Une nouvelle petite secousse ébranle le Festival d'été de Québec (FEQ). Sur fond de querelle linguistique, on critique la prépondérance des prestations à saveur anglo-américaine pour enflammer les foules en juillet 2010. Il y a en effet une symbolique chagrine dans cette sélection, qui laisse le fait français tomber en désuétude.
Le FEQ a 43 ans. Il a gagné en assurance et pris une ampleur considérable. Depuis son «renouveau» de 2004, il affiche une «perspective d'originalité et d'exclusivité». La star mondiale trône au sommet des priorités. Cela fonctionne. Les festivaliers s'arrachent les laissez-passer pour accéder à l'immensité des plaines d'Abraham.
Les organisateurs et les dirigeants de la Ville s'appuient platement sur le seul argument du succès pour faire cesser ce bourdonnement qui les importune: les récriminations de ceux qui reprochent à l'événement de s'angliciser sans cesse, au détriment du fait français. Il y a pourtant bel et bien un effritement — banalisé de surcroît — de l'espace fait à la chanson francophone!
Le statut du français au Québec est fragilisé. On espérerait de fêtes comme le FEQ qu'ils le protègent et en marquent le caractère délicat. Au lieu de cela, la programmation 2010 donne l'impression qu'un monument tel Gilles Vigneault sert de complément francophone aux Black Eyed Peas, Rammstein, Iron Maiden, The Arcade Fire, Santana, Rush et Billy Talent. Comment ne pas souligner cette fuite, de la même manière que l'on a reproché aux organisateurs des Jeux olympiques de Vancouver d'avoir négligé le Québec et sa langue?
Un lecteur du Soleil l'écrivait avec justesse la semaine dernière. Il s'agit d'un «programme éloquent de capitulation culturelle». Où ce n'est pas tant la circulation à Québec de toutes ces étoiles qui désole, mais bien le fait que la part francophone soit chaque année davantage grignotée et placée dans l'ombre.

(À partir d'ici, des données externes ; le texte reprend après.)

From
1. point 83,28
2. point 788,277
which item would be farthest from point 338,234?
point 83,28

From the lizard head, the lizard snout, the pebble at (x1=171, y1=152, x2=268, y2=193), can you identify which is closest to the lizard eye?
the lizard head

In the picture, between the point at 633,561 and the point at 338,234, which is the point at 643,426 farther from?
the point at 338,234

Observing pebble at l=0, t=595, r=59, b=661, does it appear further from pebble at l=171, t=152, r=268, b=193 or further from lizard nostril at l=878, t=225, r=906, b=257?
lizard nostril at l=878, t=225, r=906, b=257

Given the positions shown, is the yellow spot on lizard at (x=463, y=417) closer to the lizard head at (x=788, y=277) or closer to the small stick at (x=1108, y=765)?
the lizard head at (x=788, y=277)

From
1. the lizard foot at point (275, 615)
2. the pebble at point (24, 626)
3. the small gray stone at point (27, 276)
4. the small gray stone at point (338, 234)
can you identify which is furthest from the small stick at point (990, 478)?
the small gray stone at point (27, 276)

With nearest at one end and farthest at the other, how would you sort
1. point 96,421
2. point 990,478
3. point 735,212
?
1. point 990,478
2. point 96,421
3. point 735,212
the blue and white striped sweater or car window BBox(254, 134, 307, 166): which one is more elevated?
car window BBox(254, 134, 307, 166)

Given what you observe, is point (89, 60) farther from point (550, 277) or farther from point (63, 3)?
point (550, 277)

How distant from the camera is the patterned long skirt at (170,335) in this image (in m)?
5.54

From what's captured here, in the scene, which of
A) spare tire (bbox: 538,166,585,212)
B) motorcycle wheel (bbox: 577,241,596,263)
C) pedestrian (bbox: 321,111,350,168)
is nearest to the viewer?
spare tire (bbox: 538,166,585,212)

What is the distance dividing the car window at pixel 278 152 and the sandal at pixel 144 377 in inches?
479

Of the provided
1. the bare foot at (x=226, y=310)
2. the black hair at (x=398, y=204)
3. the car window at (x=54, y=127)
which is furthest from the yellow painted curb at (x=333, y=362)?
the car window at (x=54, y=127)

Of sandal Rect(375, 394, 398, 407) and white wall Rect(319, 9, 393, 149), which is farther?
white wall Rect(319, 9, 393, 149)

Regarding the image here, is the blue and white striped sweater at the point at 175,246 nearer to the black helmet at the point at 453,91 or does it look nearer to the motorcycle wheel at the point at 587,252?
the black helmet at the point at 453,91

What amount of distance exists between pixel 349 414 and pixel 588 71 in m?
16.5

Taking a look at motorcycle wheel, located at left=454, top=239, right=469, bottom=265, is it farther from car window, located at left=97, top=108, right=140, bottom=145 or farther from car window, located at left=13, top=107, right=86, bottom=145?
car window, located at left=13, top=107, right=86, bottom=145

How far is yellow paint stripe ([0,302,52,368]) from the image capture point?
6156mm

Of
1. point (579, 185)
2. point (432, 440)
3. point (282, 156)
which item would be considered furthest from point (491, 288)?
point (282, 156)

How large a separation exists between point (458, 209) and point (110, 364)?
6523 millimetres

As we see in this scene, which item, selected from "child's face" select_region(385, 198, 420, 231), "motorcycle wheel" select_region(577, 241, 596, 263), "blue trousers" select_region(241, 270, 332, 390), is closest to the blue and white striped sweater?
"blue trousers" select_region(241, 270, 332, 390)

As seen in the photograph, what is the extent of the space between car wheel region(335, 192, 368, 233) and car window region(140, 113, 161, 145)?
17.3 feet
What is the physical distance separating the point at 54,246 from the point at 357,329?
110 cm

Ici même, dans cette colonne, lors du passage de Paul McCartney à Québec à l'occasion du 400e, on avait salué la venue du Beatles, et repoussé les critiques qui y avaient décodé un affront à la population francophone. La tenue de cet événement ponctuel n'avait rien à voir avec une programmation de festival qui, année après année, rogne sur le français pour satisfaire la clientèle. Le client se nourrit de ce que l'on daigne lui servir; la sauce anglaise accompagne maintenant tous les menus.
Bien sûr, les organisateurs jonglent avec d'autres impondérables que la fierté du fait français, on le comprend. Entre l'immensité des plaines d'Abraham, et la relative intimité du Pigeonnier, ils doivent placer leurs «vedettes», jonglant avec les calendriers et les budgets. Ces «vedettes»-là ne se déplacent pas pour des pépins...
En outre, la concurrence est vive entre les festivals — la dernière chicane avec les FrancoFolies de Montréal l'illustre parfaitement. On a reproché à d'autres événements de laisser une portion décharnée aux artistes d'ici, pour flatter la vedette internationale et attirer le touriste. Le FEQ n'est pas le seul à pratiquer cette manoeuvre en douce.
Ces arguments à saveur économique sont essentiels à la compréhension du contexte. Cela ne nous empêche pas d'exprimer une contrariété et une crainte: celle de voir s'effacer le français, pourtant si fragile, devant des impératifs clientélistes, le tout, dans la plus choquante indifférence.